- Available records -

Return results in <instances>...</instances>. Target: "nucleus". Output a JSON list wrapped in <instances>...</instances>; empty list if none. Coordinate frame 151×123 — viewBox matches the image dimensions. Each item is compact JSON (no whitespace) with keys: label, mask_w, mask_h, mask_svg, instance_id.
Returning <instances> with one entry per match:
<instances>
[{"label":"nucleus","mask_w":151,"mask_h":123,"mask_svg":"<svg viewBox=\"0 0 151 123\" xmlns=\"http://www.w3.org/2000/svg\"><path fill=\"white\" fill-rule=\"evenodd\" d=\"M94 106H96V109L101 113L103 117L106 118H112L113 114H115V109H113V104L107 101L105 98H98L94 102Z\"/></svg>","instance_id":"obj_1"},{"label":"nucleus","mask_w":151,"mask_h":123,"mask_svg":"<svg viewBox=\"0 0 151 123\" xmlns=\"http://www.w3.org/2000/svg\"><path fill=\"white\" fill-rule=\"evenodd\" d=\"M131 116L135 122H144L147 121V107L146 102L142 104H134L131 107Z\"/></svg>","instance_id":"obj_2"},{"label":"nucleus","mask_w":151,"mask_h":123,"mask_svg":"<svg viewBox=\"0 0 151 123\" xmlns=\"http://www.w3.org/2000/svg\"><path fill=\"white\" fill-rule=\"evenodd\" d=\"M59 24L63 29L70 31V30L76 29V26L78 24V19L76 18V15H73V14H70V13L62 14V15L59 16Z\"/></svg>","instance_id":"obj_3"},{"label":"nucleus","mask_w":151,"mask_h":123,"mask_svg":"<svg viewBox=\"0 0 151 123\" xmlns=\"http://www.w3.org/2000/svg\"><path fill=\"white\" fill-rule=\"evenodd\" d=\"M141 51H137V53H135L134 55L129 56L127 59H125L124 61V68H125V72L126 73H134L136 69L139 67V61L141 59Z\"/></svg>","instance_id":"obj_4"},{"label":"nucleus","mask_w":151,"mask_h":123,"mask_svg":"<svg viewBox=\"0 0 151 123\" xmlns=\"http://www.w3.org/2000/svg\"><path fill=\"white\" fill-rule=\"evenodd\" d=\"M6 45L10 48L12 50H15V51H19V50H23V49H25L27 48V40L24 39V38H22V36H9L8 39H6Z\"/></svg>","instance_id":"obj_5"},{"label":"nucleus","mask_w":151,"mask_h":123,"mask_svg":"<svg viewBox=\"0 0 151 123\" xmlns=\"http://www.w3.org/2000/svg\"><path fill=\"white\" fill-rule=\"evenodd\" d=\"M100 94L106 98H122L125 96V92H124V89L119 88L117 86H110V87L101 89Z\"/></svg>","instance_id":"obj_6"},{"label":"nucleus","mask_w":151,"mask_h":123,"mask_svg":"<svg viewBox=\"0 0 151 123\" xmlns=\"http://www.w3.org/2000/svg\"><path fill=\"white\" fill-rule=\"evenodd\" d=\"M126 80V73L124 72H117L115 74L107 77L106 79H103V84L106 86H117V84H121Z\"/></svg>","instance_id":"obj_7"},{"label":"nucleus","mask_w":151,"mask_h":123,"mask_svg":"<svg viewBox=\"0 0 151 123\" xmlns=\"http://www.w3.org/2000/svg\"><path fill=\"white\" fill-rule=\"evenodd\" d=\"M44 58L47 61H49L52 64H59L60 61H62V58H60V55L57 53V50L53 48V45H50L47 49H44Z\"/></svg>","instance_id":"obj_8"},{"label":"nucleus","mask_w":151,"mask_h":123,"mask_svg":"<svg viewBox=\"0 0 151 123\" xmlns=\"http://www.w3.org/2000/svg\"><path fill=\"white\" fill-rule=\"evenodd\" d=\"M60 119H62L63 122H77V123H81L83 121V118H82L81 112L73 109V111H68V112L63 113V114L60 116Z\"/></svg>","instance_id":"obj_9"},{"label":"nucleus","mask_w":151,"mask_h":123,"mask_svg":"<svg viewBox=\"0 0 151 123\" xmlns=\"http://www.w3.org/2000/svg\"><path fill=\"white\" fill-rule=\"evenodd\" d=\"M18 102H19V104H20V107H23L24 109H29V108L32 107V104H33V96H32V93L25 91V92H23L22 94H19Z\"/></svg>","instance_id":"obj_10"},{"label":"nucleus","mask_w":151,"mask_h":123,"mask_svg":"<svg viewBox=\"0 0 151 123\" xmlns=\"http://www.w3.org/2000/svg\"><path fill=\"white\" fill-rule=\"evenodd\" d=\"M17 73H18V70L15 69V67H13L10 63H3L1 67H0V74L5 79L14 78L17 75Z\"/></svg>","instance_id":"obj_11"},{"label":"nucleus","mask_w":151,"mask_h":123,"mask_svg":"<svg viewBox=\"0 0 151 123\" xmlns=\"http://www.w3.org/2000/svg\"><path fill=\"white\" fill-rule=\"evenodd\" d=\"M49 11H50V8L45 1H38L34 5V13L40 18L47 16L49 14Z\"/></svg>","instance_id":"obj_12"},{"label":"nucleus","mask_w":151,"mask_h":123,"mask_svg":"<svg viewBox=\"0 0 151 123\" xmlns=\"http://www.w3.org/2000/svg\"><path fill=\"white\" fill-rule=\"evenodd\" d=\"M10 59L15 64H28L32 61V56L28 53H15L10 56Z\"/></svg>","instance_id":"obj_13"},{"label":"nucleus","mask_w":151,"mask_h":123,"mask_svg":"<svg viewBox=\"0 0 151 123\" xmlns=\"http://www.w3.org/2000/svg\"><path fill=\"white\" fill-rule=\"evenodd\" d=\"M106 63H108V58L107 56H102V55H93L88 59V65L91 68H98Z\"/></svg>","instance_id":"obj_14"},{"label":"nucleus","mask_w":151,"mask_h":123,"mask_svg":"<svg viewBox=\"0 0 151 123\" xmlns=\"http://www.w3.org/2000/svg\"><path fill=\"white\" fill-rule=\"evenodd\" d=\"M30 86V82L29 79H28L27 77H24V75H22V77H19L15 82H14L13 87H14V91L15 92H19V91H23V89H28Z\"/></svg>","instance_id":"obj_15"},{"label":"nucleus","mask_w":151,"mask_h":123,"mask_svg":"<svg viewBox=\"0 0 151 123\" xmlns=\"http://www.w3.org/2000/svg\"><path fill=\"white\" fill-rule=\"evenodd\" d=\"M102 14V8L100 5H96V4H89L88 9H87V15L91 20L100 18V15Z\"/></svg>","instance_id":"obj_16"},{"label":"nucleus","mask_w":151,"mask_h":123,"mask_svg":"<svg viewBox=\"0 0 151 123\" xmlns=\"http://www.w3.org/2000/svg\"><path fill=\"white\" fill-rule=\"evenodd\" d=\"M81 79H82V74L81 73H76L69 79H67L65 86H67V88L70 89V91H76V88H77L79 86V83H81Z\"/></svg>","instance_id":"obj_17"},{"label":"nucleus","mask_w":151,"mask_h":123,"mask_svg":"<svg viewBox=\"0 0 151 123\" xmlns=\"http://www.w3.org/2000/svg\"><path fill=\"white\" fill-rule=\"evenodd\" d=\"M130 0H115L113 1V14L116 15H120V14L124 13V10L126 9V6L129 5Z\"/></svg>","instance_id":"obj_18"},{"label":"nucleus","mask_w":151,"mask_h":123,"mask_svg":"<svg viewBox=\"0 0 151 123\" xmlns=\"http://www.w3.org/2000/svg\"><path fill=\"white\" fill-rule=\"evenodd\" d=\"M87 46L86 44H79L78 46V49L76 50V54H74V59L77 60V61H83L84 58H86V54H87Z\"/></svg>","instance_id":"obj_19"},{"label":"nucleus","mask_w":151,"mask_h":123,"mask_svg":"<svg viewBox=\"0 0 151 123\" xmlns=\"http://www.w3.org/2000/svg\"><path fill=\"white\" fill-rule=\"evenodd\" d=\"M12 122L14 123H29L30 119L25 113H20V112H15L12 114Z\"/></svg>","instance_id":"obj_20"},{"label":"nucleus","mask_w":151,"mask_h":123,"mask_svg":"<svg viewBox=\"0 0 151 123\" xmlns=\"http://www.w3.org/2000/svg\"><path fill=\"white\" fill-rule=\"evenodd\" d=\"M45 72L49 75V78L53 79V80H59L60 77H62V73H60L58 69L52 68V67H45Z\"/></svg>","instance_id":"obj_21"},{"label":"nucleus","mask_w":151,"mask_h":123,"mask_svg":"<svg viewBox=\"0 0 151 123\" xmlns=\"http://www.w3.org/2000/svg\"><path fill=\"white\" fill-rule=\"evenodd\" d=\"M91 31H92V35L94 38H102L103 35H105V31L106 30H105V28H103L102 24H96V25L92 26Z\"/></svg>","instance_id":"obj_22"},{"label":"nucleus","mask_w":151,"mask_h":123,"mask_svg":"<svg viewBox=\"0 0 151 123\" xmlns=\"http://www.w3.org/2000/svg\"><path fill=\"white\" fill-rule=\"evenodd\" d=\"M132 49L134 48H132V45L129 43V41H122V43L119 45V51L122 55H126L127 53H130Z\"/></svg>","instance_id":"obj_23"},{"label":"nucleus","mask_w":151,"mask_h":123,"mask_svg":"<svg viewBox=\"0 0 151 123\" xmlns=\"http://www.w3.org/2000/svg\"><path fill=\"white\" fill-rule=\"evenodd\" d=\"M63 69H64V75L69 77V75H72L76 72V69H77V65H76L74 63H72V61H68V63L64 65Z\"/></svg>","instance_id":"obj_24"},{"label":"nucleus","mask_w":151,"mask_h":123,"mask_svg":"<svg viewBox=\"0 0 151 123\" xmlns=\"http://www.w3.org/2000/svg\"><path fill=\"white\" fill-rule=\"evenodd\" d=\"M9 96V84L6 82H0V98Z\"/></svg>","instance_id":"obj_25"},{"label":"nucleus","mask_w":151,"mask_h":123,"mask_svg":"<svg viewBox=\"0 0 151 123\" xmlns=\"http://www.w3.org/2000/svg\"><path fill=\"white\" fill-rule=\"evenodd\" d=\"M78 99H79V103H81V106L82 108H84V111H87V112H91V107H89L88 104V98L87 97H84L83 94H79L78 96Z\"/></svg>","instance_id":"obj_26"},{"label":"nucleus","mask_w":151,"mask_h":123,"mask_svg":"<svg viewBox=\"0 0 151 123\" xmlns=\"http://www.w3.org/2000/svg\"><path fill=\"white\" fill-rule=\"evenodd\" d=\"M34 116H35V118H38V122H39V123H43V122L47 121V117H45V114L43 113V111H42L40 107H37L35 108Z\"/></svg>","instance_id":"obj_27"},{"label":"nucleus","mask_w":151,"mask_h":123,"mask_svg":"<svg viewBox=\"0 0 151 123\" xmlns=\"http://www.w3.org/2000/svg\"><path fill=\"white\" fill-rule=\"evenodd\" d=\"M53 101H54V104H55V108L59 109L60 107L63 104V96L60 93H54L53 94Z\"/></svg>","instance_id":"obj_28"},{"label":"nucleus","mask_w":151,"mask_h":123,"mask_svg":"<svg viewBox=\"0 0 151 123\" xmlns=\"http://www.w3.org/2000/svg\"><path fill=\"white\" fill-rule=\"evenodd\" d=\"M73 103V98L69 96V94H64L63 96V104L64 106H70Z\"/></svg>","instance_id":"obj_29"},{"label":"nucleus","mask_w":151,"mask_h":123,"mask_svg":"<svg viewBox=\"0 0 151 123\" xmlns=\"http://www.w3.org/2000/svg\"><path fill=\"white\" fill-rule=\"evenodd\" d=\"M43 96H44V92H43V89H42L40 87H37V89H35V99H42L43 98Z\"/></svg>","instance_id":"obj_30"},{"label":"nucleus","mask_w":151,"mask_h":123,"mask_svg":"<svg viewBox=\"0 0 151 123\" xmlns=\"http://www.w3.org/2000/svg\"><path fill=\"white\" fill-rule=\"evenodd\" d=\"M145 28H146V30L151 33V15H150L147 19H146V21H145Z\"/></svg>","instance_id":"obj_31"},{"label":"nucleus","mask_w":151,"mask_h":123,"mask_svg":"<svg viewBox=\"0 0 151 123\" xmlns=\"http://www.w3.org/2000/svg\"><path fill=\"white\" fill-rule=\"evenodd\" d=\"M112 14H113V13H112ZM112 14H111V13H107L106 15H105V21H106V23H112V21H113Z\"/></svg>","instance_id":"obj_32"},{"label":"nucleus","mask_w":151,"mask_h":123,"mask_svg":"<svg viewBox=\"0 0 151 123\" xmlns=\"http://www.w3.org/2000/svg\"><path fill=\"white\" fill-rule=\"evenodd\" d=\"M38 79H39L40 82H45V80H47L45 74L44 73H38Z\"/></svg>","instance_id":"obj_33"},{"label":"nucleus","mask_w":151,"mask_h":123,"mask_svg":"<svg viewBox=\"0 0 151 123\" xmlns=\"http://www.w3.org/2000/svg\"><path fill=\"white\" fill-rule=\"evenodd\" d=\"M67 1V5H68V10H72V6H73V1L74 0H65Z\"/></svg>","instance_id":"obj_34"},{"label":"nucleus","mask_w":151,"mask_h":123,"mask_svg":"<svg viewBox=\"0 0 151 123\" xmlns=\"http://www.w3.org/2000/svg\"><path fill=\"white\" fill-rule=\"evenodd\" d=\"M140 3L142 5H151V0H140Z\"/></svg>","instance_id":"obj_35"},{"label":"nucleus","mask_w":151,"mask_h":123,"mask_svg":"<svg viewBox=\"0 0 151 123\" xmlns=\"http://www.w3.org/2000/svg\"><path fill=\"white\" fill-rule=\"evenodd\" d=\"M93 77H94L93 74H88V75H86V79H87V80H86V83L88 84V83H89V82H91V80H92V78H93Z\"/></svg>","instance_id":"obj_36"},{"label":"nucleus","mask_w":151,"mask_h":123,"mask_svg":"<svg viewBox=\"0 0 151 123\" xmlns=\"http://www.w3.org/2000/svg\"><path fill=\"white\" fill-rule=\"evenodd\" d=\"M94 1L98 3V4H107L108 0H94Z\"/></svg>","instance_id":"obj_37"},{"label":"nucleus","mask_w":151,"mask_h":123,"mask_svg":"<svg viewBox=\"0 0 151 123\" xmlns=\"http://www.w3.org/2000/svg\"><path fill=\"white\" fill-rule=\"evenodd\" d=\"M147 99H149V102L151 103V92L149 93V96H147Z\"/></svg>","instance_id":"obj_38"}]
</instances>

- Stated goal -
Extract every line of the records above that contains the string "instances", treating uppercase and lowercase letters as distinct.

- Correct response -
Return results in <instances>...</instances>. Target: "nucleus". Output a JSON list wrapped in <instances>...</instances>; empty list if none. Coordinate frame 151×123 — viewBox matches the image dimensions. Each item is compact JSON (no whitespace) with keys: label, mask_w, mask_h, mask_svg, instance_id.
Returning <instances> with one entry per match:
<instances>
</instances>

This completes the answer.